━━━━━ RECORD EXCERPTS ━━━━━

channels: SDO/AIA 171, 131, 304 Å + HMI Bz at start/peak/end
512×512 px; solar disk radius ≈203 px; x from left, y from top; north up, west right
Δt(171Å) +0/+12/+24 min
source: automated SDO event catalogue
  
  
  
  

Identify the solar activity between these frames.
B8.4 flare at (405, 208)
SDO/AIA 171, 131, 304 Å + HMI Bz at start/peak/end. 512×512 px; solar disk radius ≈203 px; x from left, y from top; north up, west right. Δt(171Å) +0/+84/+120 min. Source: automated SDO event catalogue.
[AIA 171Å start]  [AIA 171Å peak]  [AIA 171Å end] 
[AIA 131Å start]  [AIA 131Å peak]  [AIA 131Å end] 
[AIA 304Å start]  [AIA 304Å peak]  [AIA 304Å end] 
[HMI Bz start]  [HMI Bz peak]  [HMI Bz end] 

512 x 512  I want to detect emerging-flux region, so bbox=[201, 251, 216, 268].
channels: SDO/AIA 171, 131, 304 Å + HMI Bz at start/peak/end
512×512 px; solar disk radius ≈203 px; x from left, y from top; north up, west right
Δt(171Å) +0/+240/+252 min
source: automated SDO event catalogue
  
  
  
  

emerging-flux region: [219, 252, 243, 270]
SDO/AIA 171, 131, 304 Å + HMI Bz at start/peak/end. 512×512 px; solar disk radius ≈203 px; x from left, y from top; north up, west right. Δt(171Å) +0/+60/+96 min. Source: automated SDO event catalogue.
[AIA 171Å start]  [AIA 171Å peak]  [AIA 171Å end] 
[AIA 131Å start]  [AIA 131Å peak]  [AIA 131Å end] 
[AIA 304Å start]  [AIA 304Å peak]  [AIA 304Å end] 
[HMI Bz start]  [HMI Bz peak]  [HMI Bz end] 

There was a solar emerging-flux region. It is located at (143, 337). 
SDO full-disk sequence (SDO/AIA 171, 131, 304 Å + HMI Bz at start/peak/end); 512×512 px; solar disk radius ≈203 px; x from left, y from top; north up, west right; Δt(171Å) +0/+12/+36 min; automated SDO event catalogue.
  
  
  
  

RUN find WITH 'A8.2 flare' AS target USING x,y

━━━━━

§ **SET TASK**: Lay out all of the lines above as a Markdown table with two columns, Row and Line. Number each row and leave out blank lines.

§ **RESPONSE TO THIS TASK**:
| Row | Line |
|---|---|
| 1 | channels: SDO/AIA 171, 131, 304 Å + HMI Bz at start/peak/end |
| 2 | 512×512 px; solar disk radius ≈203 px; x from left, y from top; north up, west right |
| 3 | Δt(171Å) +0/+12/+24 min |
| 4 | source: automated SDO event catalogue |
| 5 | Identify the solar activity between these frames. |
| 6 | B8.4 flare at (405, 208) |
| 7 | SDO/AIA 171, 131, 304 Å + HMI Bz at start/peak/end. 512×512 px; solar disk radius ≈203 px; x from left, y from top; north up, west right. Δt(171Å) +0/+84/+120 min. Source: automated SDO event catalogue. |
| 8 | [AIA 171Å start]  [AIA 171Å peak]  [AIA 171Å end]  |
| 9 | [AIA 131Å start]  [AIA 131Å peak]  [AIA 131Å end]  |
| 10 | [AIA 304Å start]  [AIA 304Å peak]  [AIA 304Å end]  |
| 11 | [HMI Bz start]  [HMI Bz peak]  [HMI Bz end]  |
| 12 | 512 x 512  I want to detect emerging-flux region, so bbox=[201, 251, 216, 268]. |
| 13 | channels: SDO/AIA 171, 131, 304 Å + HMI Bz at start/peak/end |
| 14 | 512×512 px; solar disk radius ≈203 px; x from left, y from top; north up, west right |
| 15 | Δt(171Å) +0/+240/+252 min |
| 16 | source: automated SDO event catalogue |
| 17 | emerging-flux region: [219, 252, 243, 270] |
| 18 | SDO/AIA 171, 131, 304 Å + HMI Bz at start/peak/end. 512×512 px; solar disk radius ≈203 px; x from left, y from top; north up, west right. Δt(171Å) +0/+60/+96 min. Source: automated SDO event catalogue. |
| 19 | [AIA 171Å start]  [AIA 171Å peak]  [AIA 171Å end]  |
| 20 | [AIA 131Å start]  [AIA 131Å peak]  [AIA 131Å end]  |
| 21 | [AIA 304Å start]  [AIA 304Å peak]  [AIA 304Å end]  |
| 22 | [HMI Bz start]  [HMI Bz peak]  [HMI Bz end]  |
| 23 | There was a solar emerging-flux region. It is located at (143, 337).  |
| 24 | SDO full-disk sequence (SDO/AIA 171, 131, 304 Å + HMI Bz at start/peak/end); 512×512 px; solar disk radius ≈203 px; x from left, y from top; north up, west right; Δt(171Å) +0/+12/+36 min; automated SDO event catalogue. |
| 25 | RUN find WITH 'A8.2 flare' AS target USING x,y |